-- Selected excerpt start --
Students will need an adequate writing/composition ability. They may need knowledge of proper citation and research skills.
Materials and Resources:
The instructor provides the assignment description. Student need access to any required research sources. Online library access is very useful. Access to word processing software and other required software is needed.
Guiding Questions for this Lesson:
The guiding question will be the topic of the given essay. The instructor may be asking such questions as what does the student know about the particular concept, what can the student learn about the given concept, or what can the student adequately reveal to others about the concept.
Lesson Outline and Procedure:
Although there are many forms that an essay can take, the following represents the most typical format.
- Initially students are presented with a purpose for the given assignment. Often these are presented as early as the syllabus in the beginning of the course.
- As the time approaches when students should begin working on the essay, the instructor will assign or accept topics for the essay. Additional information can be given at this time such as a list of resources that must be included in the essay, format of the essay such as citation style, page length, and writing style or form as described above, and even a sample essay may become available to the students.
- During the essay construction, students may be required to provide progress reports. An outline or citation list may be handed in to insure student progress.
- When handed in, the essay may be tested using anti-plagiarism software, subjected to peer review, associated with a student presentation, and/or directly assessed by the instructor
- Academic Honesty tips
- Make the topics specific rather than general
- Discourage trivial topics
- Avoid using the same topic repeatedly
- No last minute topic changes
- Ask questions from a specific point of view
- Require a specific citation style
- Require copies and/or links to all resources or the abstract of the resources
- Require a specific source be included
- Reward creative responses
- Use electronic submission and plagiarism detection services
- Assess process as well as product
- Include a presentation with the essay
- Encourage students not to procrastinate. Time management can be an issue with some students in online courses.
-- Selected excerpt end --
-- Extracted information start --
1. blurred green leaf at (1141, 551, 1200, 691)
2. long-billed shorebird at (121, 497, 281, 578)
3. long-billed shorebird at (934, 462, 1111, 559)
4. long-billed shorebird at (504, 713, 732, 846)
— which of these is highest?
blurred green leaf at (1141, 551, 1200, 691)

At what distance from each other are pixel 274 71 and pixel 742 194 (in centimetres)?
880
-- Extracted information end --
Task objective: Could you carry on the essay-assignment lesson plan shown above, picking up right after its last line?

Task result:
- Provide a sample essay to help guide student writing. You can also provide an assessment of the sample.
What accommodations may be needed for students with disabilities or other special needs? Because of the writing intensive nature of the essay, some students will need appropriate enabling technologies to enter the text into a computer.
This can vary widely by the form that the essay takes. A typical composition course may require as many as 5 essays during the semester with the student spending 3-4 weeks per essay. Some courses may have pop essays giving the student one week to compose the document, although these may not be as developed as a standard essay assignment. Some research essays may take most of a course to complete in higher education courses where a specific topic is covered in detail.
Ideas for Lesson Evaluation and Teacher Reflection:
How did the students like the lesson? End of semester evaluations should ask about the usefulness and learning accomplished through such activities.
How was student learning verified? Participation can be assessed in discussions concerning student progress on the essay. There can also be assignments allowing formative assessment such as citation lists and essay outlines.
Often, the final product will be graded using a rubric. The following sample rubrics are available on the Web. This is a random listing of rubrics that we have found. ION does not endorse nor guarantee any external links.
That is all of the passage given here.